Guys! The point of this article is not to prescribe the only method of displaying human-readable file sizes. Obviously one could use `ls -lh`; the author clearly demonstrates that he is willing and able to read man pages to find answers.
Rather, this is a pretty interesting look into what it actually entails to make what ought to be a very simple and straightforward change.
It turns out that these simple changes are hard! Not just in identifying the piece of code to modify, but that man pages are often incomplete or unclear. It also illustrates the complexities behind making software portable - in this case, using the nation-neutral place separator. It also reminds us that solving what is on the surface a simple problem lets one uncover all sorts of interesting and messy details underneath - including more problems to solve!
These are steps that he'd have to take no matter what the code or feature. This article is not "complexity for complexity's sake", it's illustrating the complexity of making changes to any piece of code - and that it is surprisingly difficult for something that one would think is very easy!

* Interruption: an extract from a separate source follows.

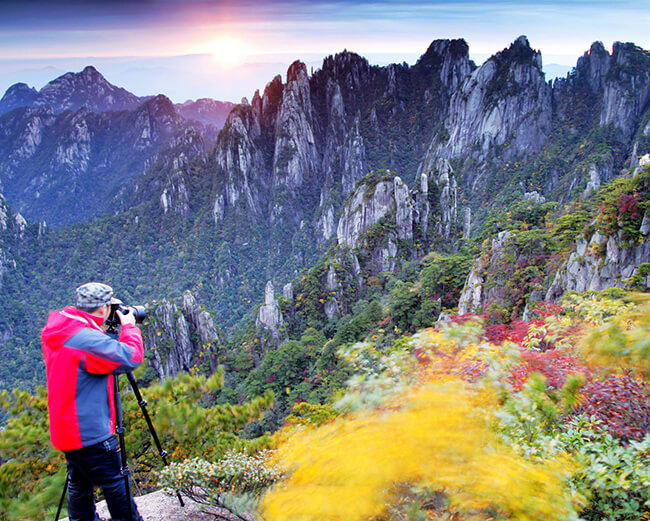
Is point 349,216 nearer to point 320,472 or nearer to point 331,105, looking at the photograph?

On the other hand, you could consider it a cautionary tale about not reinventing wheels, because a problem that may seem trivial at first often turns out to be far more complex than expected.
This is why you try to re-use work when possible, rather than endlessly reinventing things, because while sure, adding a comma to the printf string is easy enough, your assumptions (English locale, compiler not trying to be clever) are going to quickly become visible as things fall apart because your assumptions aren't in line with the system's assumptions.
What this story really demonstrates is that without a clear understanding of how a system is designed and the basic assumptions it makes, just "hacking on the code" is just as likely to break things as it is to fix them.
It is not very easy because it is an unusual request.
But I still wonder if this is easier than ls -l | sed -e :a -e 's/\(.*[0-9]\)\([0-9]\{3\}\)/\1,\2/;ta' ??
The investigations would be interesting it they were more complete, i.e. if the actual result was a change in the locale which could be appliable to other tools printing numbers besides ls (in the author TODO).
I mean, will it work with bc?
At the moment it's not better than an shell script alias giving the output to sed, but it is more complex - you have to recompile a binary for every OS you use.
> It turns out that these simple changes are hard! Not just in identifying the piece of code to modify, but that man pages are often incomplete or unclear.
This is a great shame. I like OpenBSD's approach to man pages - incorrect documentation is a bug and can be as severe as a bug in code; correct documentation is important.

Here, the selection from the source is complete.